▶ _ESERCIZI_:
1 – Secondo l'articolo sul dipinto di Morbelli, in che mese e anno fu esposto Asfissia! all'Accademia di Brera?
2 – Ricopia dai dati, senza cambiare nulla, le righe che vanno da quella con "How far does" fino all'ultima riga dei dati, compresa.

▶ _TESTO PROPOSTO_:
"""

Una stanza d’albergo, una tavola apparecchiata, un revolver, due giovani morti. Un giallo d’arte risolto dopo 133 anni

di Alessandro Riva

Il giallo è risolto. Sono passati 133 anni da quel mese di ottobre del 1884, quando Angelo Morbelli, pittore allora trentenne e già conosciuto a Milano come uno degli esponenti del nuovo realismo pittorico a sfondo sociale, solo in seguito abbandonato in favore di un pacato divisionismo, espose all’Accademia di Brera quello che sarà in seguito conosciuto come il suo capolavoro – Asfissia!Il soggetto? Una tavola apparecchiata, vini, frutta, avanzi di cibo, di caffè e di liquori, una penna, un calamaio, alcune lettere già scritte ma non ancora impostate; e ancora, un revolver appoggiato su una ribaltina, a fianco delle lettere e del calamaio, un candeliere ancora fumante sul tavolo, un cappello a cilindro (o gibus) appoggiato su una poltrona, un pavimento coperto di fiori; e, in un angolo, su un divano e ai suoi piedi, due corpi distesi: di un uomo e di una donna. Morti.

"""

▶ _SEZIONE DATI_:
"""

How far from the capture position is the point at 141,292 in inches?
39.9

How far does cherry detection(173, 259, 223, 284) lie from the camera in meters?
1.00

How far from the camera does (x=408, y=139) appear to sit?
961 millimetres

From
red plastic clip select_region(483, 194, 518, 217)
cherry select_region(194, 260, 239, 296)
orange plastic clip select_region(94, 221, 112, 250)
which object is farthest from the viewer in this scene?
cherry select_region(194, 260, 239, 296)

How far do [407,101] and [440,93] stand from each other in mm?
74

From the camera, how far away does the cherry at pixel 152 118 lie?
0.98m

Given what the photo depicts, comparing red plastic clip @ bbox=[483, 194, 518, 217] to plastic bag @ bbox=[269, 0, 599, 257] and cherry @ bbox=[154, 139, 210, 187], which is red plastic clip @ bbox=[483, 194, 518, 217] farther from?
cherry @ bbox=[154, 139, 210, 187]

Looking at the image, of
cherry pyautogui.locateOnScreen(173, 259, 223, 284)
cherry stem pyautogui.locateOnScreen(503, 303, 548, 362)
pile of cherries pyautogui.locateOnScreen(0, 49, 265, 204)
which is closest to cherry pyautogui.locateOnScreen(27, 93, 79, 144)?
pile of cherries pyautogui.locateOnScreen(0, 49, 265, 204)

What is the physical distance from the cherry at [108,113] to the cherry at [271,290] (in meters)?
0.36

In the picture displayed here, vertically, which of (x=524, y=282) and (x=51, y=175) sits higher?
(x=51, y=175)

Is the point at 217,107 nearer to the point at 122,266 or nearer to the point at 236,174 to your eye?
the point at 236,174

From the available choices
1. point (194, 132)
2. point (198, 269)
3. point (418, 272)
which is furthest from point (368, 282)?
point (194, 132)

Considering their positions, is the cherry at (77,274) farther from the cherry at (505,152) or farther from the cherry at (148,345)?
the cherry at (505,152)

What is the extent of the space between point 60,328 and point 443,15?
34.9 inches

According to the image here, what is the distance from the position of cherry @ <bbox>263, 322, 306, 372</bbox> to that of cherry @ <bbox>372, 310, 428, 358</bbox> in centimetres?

"""

▶ _SOLUZIONI_:
1 – Nell'ottobre del 1884.

2 –
How far does cherry detection(173, 259, 223, 284) lie from the camera in meters?
1.00

How far from the camera does (x=408, y=139) appear to sit?
961 millimetres

From
red plastic clip select_region(483, 194, 518, 217)
cherry select_region(194, 260, 239, 296)
orange plastic clip select_region(94, 221, 112, 250)
which object is farthest from the viewer in this scene?
cherry select_region(194, 260, 239, 296)

How far do [407,101] and [440,93] stand from each other in mm?
74

From the camera, how far away does the cherry at pixel 152 118 lie?
0.98m

Given what the photo depicts, comparing red plastic clip @ bbox=[483, 194, 518, 217] to plastic bag @ bbox=[269, 0, 599, 257] and cherry @ bbox=[154, 139, 210, 187], which is red plastic clip @ bbox=[483, 194, 518, 217] farther from?
cherry @ bbox=[154, 139, 210, 187]

Looking at the image, of
cherry pyautogui.locateOnScreen(173, 259, 223, 284)
cherry stem pyautogui.locateOnScreen(503, 303, 548, 362)
pile of cherries pyautogui.locateOnScreen(0, 49, 265, 204)
which is closest to cherry pyautogui.locateOnScreen(27, 93, 79, 144)?
pile of cherries pyautogui.locateOnScreen(0, 49, 265, 204)

What is the physical distance from the cherry at [108,113] to the cherry at [271,290] (in meters)?
0.36

In the picture displayed here, vertically, which of (x=524, y=282) and (x=51, y=175) sits higher?
(x=51, y=175)

Is the point at 217,107 nearer to the point at 122,266 or nearer to the point at 236,174 to your eye?
the point at 236,174

From the available choices
1. point (194, 132)
2. point (198, 269)
3. point (418, 272)
which is furthest from point (368, 282)?
point (194, 132)

Considering their positions, is the cherry at (77,274) farther from the cherry at (505,152) or farther from the cherry at (148,345)?
the cherry at (505,152)

What is the extent of the space between point 60,328 and point 443,15?
34.9 inches

According to the image here, what is the distance from the position of cherry @ <bbox>263, 322, 306, 372</bbox> to that of cherry @ <bbox>372, 310, 428, 358</bbox> in centimetres?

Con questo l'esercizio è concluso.